====== Text extract
Maize is one of the most important crops in the world, standing as the second most produced crop, behind sugar cane and followed by wheat. In 2019, 1148 Mt of maize and 766 Mt of wheat were produced, which respectively represents 38.5% and 25.7% of the world’s total cereal production. In the 2020–2029 period, global cereal production is projected to expand by 375 Mt, to reach 3054 Mt in 2029, mainly driven by higher yields [22]. In the same line, wheat and maize are two of the most important crops in Spain; therefore, increasing the economic and environmental benefits in these systems is key to increase their medium- and long-term sustainability.
The positive effects of the use of nitrification inhibitors or intercrops have been, to a large extent, studied separately, but there is little literature that reflects the effects that may result from the interaction between both techniques. Additionally, there is little information about the effect of nitrification inhibitors on nitrate leaching, as they have mostly focused on denitrification gaseous losses. Therefore, the objective of the present experiment was to compare the nitrate leaching from a nitrogen fertilizer with or without a nitrification inhibitor (DMPSA) in a maize/wheat rotation, with or without a legume intercrop in between maize lines. We expected to reduce N leaching without decreasing crop yield with both nitrification inhibitors and intercrops, and, at the same time, we expected to better assess the interaction between both techniques in a typical grain rotation.
============
====== Records shown
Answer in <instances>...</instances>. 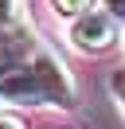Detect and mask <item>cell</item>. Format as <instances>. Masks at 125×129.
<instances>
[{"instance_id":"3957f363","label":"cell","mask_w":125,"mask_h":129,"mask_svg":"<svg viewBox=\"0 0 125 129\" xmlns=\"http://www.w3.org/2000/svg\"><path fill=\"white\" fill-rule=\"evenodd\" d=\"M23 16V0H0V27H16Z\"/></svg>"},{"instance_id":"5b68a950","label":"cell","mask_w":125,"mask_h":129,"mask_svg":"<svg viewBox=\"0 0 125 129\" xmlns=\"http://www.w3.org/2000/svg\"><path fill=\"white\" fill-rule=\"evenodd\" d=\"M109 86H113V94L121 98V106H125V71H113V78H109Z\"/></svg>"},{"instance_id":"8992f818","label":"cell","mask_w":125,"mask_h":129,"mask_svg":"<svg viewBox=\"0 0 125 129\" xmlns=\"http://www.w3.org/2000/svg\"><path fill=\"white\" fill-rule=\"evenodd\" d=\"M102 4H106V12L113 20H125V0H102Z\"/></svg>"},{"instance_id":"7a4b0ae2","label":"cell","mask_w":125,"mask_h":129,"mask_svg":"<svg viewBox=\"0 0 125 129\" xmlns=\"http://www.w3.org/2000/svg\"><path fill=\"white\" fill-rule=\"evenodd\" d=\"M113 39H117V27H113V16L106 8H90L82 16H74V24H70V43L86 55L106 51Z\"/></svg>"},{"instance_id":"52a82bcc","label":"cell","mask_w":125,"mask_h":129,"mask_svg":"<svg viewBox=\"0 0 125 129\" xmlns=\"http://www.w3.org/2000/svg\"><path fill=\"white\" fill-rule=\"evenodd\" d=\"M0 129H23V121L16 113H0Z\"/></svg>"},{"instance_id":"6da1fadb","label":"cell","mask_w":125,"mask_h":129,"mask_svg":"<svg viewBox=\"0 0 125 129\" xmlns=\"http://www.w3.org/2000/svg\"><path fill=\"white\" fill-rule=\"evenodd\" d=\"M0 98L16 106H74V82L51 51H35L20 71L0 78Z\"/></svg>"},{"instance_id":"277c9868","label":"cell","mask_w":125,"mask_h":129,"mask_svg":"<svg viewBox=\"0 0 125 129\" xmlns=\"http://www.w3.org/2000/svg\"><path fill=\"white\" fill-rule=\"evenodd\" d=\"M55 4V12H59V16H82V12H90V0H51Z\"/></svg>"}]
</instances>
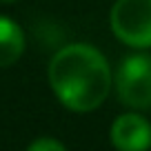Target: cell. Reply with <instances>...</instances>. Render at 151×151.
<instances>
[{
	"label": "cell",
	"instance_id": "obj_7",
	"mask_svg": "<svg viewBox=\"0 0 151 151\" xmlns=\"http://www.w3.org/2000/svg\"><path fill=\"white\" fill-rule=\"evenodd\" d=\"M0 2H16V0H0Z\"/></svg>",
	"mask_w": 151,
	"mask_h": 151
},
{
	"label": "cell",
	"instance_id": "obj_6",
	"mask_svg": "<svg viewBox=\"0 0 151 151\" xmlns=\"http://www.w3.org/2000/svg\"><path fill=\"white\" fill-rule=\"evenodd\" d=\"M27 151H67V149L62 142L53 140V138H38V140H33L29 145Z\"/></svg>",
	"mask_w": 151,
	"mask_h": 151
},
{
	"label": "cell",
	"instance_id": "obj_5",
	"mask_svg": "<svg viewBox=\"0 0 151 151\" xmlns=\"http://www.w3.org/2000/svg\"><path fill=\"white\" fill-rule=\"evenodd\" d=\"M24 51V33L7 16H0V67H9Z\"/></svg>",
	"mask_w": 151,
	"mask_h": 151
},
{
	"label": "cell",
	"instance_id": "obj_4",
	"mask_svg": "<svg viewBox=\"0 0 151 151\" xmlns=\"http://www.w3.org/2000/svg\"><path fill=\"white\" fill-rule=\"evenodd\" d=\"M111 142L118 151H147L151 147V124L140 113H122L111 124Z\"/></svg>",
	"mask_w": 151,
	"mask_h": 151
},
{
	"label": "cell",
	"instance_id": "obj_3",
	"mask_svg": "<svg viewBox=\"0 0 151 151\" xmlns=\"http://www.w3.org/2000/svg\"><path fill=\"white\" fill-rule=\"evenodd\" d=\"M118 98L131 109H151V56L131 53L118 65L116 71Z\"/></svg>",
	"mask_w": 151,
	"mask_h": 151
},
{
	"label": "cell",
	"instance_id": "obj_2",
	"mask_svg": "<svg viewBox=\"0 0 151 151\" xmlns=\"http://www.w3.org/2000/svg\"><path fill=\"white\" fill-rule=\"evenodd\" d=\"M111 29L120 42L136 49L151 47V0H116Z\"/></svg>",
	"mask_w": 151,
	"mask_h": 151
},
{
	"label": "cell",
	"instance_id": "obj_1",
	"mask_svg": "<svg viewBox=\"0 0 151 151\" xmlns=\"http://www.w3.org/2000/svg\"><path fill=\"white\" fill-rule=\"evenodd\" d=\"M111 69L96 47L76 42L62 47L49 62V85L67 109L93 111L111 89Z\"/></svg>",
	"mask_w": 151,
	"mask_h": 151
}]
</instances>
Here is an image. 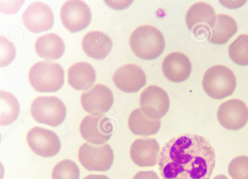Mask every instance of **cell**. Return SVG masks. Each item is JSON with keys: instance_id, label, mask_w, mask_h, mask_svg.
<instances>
============
Instructions to follow ->
From the passage on nitrate leaching in maize and wheat rotations, write out the stretch from "The positive effects" through "typical grain rotation." word for word.

Exercise result ->
The positive effects of the use of nitrification inhibitors or intercrops have been, to a large extent, studied separately, but there is little literature that reflects the effects that may result from the interaction between both techniques. Additionally, there is little information about the effect of nitrification inhibitors on nitrate leaching, as they have mostly focused on denitrification gaseous losses. Therefore, the objective of the present experiment was to compare the nitrate leaching from a nitrogen fertilizer with or without a nitrification inhibitor (DMPSA) in a maize/wheat rotation, with or without a legume intercrop in between maize lines. We expected to reduce N leaching without decreasing crop yield with both nitrification inhibitors and intercrops, and, at the same time, we expected to better assess the interaction between both techniques in a typical grain rotation.